● **Problems**:
[1] Using the passage on the immigrant gods, decide whether each statement agrees with it, answering yes or no and quoting the words that settle it: (a) The Irish leprechaun arrived on ships during the days of famine. (b) Czernobog dreams about his days as a dark god. (c) The funeral home in one part of the story is run by the Egyptian gods of death.
[2] Answer these questions from the passage on the immigrant gods:
(a) What has the Queen of Sheba become?
(b) Which goddess claims she is still beloved, and on what grounds?
(c) What does the community's enticing and gleaming exterior hide?

The gods were brought here by the immigrants (the Irish leprechaun upon ships during the days of famine; the pixies and their ilk from English prisoners; Odin from exploratory and bloodthirsty Viking longboats; the Egyptian pantheon of Anubis, Thoth, Horus, Bast settling in New Egypt; Anansi from - well, you get the idea) but things have changed, and, in the process of acclimatization, the believers became American, and the gods were cut loose. Now, as time moves on, their belief and traditions are fading fast towards zero, and the old deities are desperate to not simply drop out of existence.
Now, in this new world, the actual facets of the gods' being are no longer important, the funeral director gods of death are as on the verge as a New York City djinn, and all that still matters is where they came from and whether they still exist at all:
"'I have a brother. They say, you put us together, we are like one person, you know? When we are young, his hair, it is very blonde, very light, his eyes are blue, and people say, he is the good one. And my hair is very dark, darker than yours even, and people say I am the rogue, you know? I am the bad one. And now time passes, and my hair is gray. His hair, too, I think is gray. And you look at us, you would not know what was light and who was dark.'" (p. 79)
Simplification is not the only change brought on by the passage of years. The majority of Gods in the book fall into one of two pathways. The first try - in vain? - to recreate the glory days, always striving to remember. The world, however, has moved on, and their attempts frequently become depressingly comical, as they try to assert their dominance over a world that has forgotten them, such as Eoster, trying to claim that she's still beloved due to the name of the holiday. In many cases, being the American incarnation of these gods, they don't even have a period of power to look back upon, such as Czernobog who cannot even contemplate his days as a dark god anymore and is able to do nothing else but dream about his years in a slaughterhouse.
The other potential path is a darker one still, and it is one that we are introduced to at the end of the very first chapter: the perversion of everything that the god once held holy. The Queen of Sheba has become a prostitute. Even that, however, is not far enough. In a twisted incarnation of her need for belief, she forcers her forces her lovers to worship her and sexually devours them for sustenance. Her words hold true for her and for the array of similarly striving gods we glimpse in the narrative: "There is nothing holy in [my] profession. Not anymore." (p. 373)
But is the decline of the gods really such a bad thing? In one part of the story, we see a funeral home run by the Egyptian gods of death. They provide a more personal touch, a send off by something with more of a soul than the mechanical filling of orders provided by a big funeral company. In another subplot, we get to see a community still run and safeguarded by a supernatural being. The community's exterior is enticing and gleaming, which hides the sacrifice needed to maintain it.

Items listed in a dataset
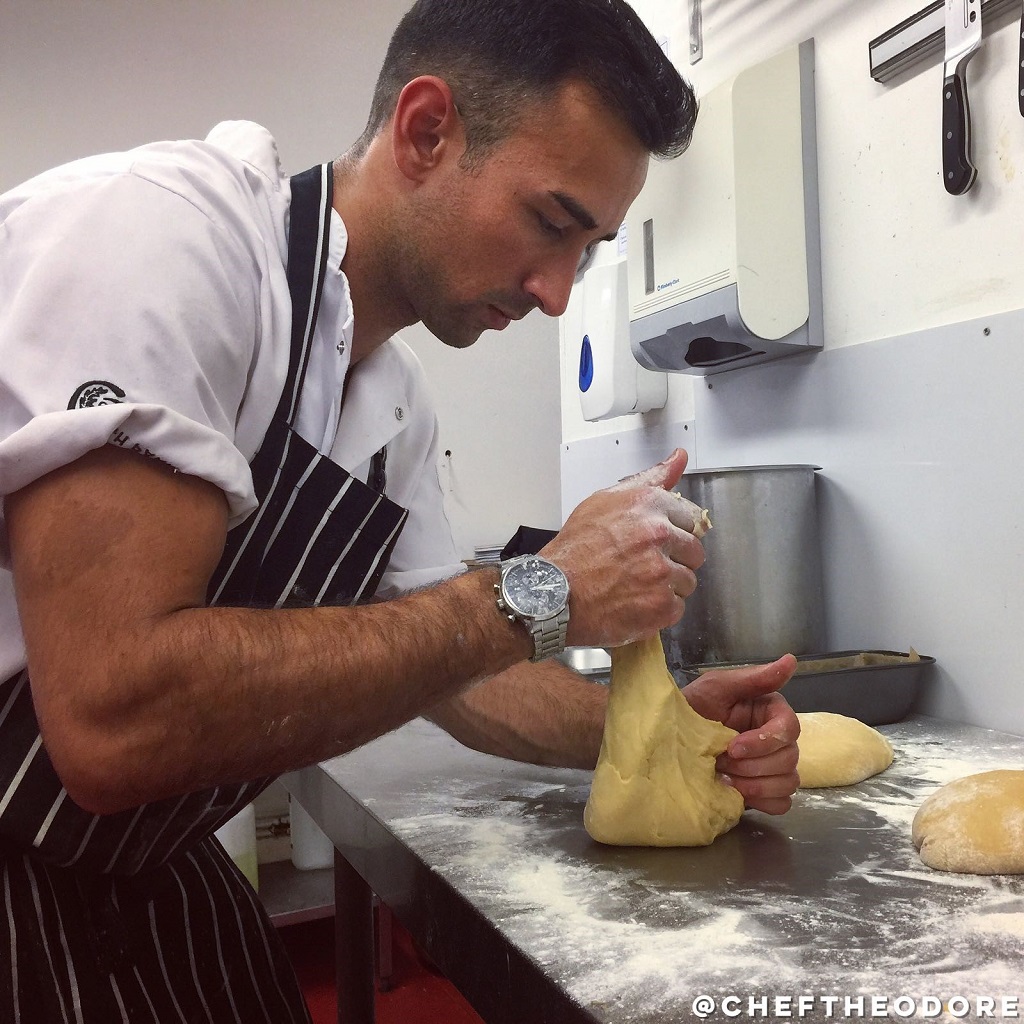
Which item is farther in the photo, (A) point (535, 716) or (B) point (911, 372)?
(B) point (911, 372)

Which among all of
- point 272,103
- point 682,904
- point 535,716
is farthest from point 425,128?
point 272,103

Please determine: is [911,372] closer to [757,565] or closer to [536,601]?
[757,565]

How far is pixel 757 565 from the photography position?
1767 mm

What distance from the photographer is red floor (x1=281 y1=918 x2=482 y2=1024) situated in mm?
2492

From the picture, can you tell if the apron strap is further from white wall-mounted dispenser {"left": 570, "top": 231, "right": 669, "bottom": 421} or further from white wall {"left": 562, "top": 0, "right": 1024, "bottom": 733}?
white wall-mounted dispenser {"left": 570, "top": 231, "right": 669, "bottom": 421}

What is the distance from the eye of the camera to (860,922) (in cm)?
79

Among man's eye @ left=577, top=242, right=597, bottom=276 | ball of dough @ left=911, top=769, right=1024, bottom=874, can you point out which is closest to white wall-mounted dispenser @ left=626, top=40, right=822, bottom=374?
man's eye @ left=577, top=242, right=597, bottom=276

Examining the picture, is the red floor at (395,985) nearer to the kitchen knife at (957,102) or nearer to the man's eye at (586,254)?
the man's eye at (586,254)

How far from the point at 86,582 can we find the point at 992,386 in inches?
53.7

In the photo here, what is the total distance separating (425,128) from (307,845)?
229cm

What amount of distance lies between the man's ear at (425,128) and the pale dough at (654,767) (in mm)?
629

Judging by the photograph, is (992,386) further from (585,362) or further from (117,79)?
(117,79)

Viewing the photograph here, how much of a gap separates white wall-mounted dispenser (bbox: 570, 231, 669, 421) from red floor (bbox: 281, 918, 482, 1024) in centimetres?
159

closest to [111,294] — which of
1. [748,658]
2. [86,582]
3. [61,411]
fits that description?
[61,411]
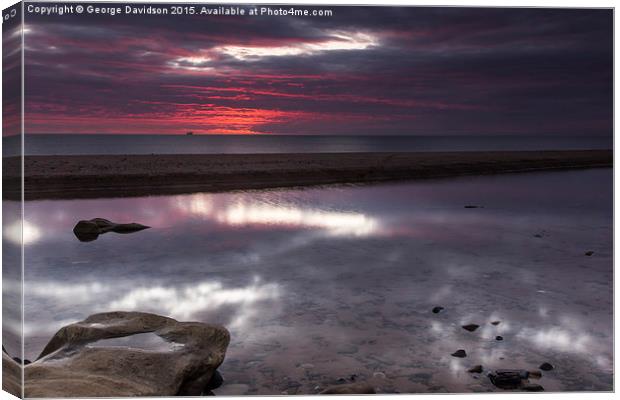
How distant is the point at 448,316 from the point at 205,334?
9.24ft

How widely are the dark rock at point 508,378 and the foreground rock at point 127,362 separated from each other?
242cm

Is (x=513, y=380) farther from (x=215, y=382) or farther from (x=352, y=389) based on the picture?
(x=215, y=382)

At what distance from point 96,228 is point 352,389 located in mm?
7734

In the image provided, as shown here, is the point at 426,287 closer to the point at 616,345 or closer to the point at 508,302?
the point at 508,302

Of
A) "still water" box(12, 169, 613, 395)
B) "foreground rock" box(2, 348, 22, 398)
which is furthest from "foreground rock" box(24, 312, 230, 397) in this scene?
"still water" box(12, 169, 613, 395)

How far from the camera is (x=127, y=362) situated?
529cm

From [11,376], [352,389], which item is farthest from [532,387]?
[11,376]

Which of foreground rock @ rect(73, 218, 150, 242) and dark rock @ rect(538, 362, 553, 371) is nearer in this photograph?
dark rock @ rect(538, 362, 553, 371)

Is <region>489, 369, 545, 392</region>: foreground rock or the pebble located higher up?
the pebble

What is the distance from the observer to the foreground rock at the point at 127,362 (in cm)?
514

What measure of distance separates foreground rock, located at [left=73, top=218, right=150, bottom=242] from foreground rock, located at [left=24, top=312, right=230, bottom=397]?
18.7ft

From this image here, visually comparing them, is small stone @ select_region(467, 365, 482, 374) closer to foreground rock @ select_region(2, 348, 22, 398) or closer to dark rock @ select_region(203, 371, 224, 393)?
dark rock @ select_region(203, 371, 224, 393)

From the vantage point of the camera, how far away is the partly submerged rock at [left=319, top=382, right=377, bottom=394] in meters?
5.26

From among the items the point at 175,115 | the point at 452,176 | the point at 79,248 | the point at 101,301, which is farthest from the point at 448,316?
the point at 452,176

● **Replies**:
[1]
(a) Yes: "the Irish leprechaun upon ships during the days of famine"
(b) No: "who cannot even contemplate his days as a dark god anymore and is able to do nothing else but dream about his years in a slaughterhouse"
(c) Yes: "we see a funeral home run by the Egyptian gods of death"

[2]
(a) A prostitute.
(b) Eoster, on the grounds of the name of the holiday.
(c) The sacrifice needed to maintain it.